* Stated problem
Format every line of the material below as a JSON list of strings, one string per line, with blank lines dropped. Leave the pictures out of the list.
***
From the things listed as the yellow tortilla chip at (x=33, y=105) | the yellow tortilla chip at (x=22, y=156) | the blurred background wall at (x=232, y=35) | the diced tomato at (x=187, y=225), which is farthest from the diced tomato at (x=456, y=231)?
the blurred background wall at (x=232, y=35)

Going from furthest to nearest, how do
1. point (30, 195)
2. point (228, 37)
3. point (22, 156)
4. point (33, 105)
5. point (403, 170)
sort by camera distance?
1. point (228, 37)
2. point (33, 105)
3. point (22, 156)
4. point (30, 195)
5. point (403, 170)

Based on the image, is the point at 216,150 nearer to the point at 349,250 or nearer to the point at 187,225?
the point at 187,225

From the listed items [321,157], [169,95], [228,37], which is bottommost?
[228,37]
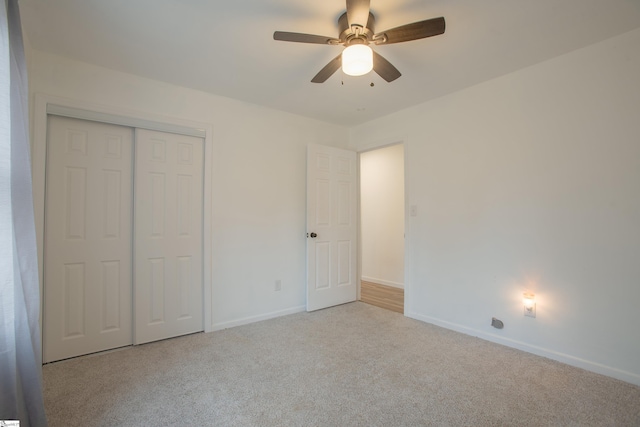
***
* Response to the exercise
[
  "From the things listed as the yellow tortilla chip at (x=33, y=105) | the yellow tortilla chip at (x=22, y=156) | the blurred background wall at (x=232, y=35) | the diced tomato at (x=187, y=225), which is farthest from the diced tomato at (x=456, y=231)?",
  "the blurred background wall at (x=232, y=35)",
  "Going from furthest to nearest, how do",
  "1. point (30, 195)",
  "2. point (228, 37)",
  "3. point (22, 156)",
  "4. point (33, 105)",
  "5. point (403, 170)",
  "sort by camera distance?",
  "1. point (228, 37)",
  "2. point (33, 105)",
  "3. point (22, 156)",
  "4. point (30, 195)",
  "5. point (403, 170)",
  "Based on the image, is the point at 216,150 nearer to the point at 349,250 or nearer to the point at 187,225?",
  "the point at 187,225",
  "From the listed items [321,157], [169,95], [228,37], which is bottommost?",
  "[228,37]"
]